:: Stored data ::
***

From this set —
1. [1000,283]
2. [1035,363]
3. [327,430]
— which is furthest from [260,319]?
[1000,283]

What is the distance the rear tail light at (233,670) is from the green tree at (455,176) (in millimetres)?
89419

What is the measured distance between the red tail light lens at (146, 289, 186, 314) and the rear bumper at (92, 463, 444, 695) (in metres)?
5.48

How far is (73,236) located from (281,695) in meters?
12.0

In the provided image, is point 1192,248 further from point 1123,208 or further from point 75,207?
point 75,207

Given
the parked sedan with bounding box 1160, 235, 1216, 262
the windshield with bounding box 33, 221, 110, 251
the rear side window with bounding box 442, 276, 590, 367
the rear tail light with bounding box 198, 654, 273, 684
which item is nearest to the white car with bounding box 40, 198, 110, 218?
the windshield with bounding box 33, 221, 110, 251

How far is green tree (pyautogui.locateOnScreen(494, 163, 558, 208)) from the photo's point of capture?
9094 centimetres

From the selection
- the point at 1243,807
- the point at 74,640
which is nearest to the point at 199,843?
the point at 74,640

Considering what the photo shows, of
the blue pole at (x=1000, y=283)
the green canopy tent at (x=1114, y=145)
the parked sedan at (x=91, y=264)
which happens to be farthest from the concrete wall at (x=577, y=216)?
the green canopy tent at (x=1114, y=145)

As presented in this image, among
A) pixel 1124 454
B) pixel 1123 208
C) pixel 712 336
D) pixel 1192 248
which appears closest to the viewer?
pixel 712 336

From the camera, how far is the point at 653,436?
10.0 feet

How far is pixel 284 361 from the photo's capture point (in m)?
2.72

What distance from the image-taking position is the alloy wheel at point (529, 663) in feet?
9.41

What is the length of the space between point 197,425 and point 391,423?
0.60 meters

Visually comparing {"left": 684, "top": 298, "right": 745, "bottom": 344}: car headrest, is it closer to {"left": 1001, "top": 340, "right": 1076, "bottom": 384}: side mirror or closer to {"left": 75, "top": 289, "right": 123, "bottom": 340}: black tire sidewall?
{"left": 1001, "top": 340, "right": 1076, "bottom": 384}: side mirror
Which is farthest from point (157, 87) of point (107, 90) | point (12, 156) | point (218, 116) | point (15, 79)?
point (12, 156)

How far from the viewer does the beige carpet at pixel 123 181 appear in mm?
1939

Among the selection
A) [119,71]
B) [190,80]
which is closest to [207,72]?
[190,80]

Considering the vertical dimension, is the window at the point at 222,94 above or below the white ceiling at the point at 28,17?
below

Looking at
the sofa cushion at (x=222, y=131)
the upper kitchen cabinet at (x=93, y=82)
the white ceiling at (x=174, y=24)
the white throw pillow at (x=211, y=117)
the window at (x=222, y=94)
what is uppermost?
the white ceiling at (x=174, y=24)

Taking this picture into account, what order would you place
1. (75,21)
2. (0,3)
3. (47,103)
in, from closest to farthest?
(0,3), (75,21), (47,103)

***

:: WRITTEN INSTRUCTION ::
Render every line of the records above as a JSON array of strings, one string per line, omitting blank lines.

:: RESPONSE FOR THIS EXERCISE ::
[
  "From this set —",
  "1. [1000,283]",
  "2. [1035,363]",
  "3. [327,430]",
  "— which is furthest from [260,319]?",
  "[1000,283]",
  "What is the distance the rear tail light at (233,670) is from the green tree at (455,176) (in millimetres)?",
  "89419",
  "What is the measured distance between the red tail light lens at (146, 289, 186, 314) and the rear bumper at (92, 463, 444, 695) (in metres)?",
  "5.48",
  "How far is (73,236) located from (281,695) in meters?",
  "12.0",
  "In the provided image, is point 1192,248 further from point 1123,208 or further from point 75,207?",
  "point 75,207",
  "Given",
  "the parked sedan with bounding box 1160, 235, 1216, 262",
  "the windshield with bounding box 33, 221, 110, 251",
  "the rear side window with bounding box 442, 276, 590, 367",
  "the rear tail light with bounding box 198, 654, 273, 684",
  "which item is nearest to the white car with bounding box 40, 198, 110, 218?",
  "the windshield with bounding box 33, 221, 110, 251",
  "How far is green tree (pyautogui.locateOnScreen(494, 163, 558, 208)) from the photo's point of capture?",
  "9094 centimetres",
  "From the selection",
  "- the point at 1243,807",
  "- the point at 74,640",
  "which is nearest to the point at 199,843?",
  "the point at 74,640",
  "Considering what the photo shows, of",
  "the blue pole at (x=1000, y=283)",
  "the green canopy tent at (x=1114, y=145)",
  "the parked sedan at (x=91, y=264)",
  "which happens to be farthest from the concrete wall at (x=577, y=216)?",
  "the green canopy tent at (x=1114, y=145)",
  "As presented in this image, among",
  "A) pixel 1124 454",
  "B) pixel 1123 208",
  "C) pixel 712 336",
  "D) pixel 1192 248",
  "which appears closest to the viewer?",
  "pixel 712 336",
  "From the camera, how far is the point at 653,436?",
  "10.0 feet",
  "How far is pixel 284 361 from the photo's capture point (in m)?",
  "2.72",
  "What distance from the image-taking position is the alloy wheel at point (529, 663) in feet?",
  "9.41",
  "What is the length of the space between point 197,425 and point 391,423?",
  "0.60 meters",
  "Visually comparing {\"left\": 684, \"top\": 298, \"right\": 745, \"bottom\": 344}: car headrest, is it closer to {\"left\": 1001, \"top\": 340, \"right\": 1076, \"bottom\": 384}: side mirror or closer to {\"left\": 75, \"top\": 289, \"right\": 123, \"bottom\": 340}: black tire sidewall?",
  "{\"left\": 1001, \"top\": 340, \"right\": 1076, \"bottom\": 384}: side mirror",
  "Which is farthest from point (157, 87) of point (107, 90) | point (12, 156) | point (218, 116) | point (15, 79)?",
  "point (12, 156)",
  "How far from the viewer does the beige carpet at pixel 123 181 appear in mm?",
  "1939",
  "Among the selection",
  "A) [119,71]",
  "B) [190,80]",
  "which is closest to [207,72]?",
  "[190,80]",
  "Considering the vertical dimension, is the window at the point at 222,94 above or below the white ceiling at the point at 28,17?",
  "below",
  "Looking at",
  "the sofa cushion at (x=222, y=131)",
  "the upper kitchen cabinet at (x=93, y=82)",
  "the white ceiling at (x=174, y=24)",
  "the white throw pillow at (x=211, y=117)",
  "the window at (x=222, y=94)",
  "what is uppermost?",
  "the white ceiling at (x=174, y=24)",
  "Taking this picture into account, what order would you place",
  "1. (75,21)",
  "2. (0,3)",
  "3. (47,103)",
  "in, from closest to farthest?",
  "(0,3), (75,21), (47,103)"
]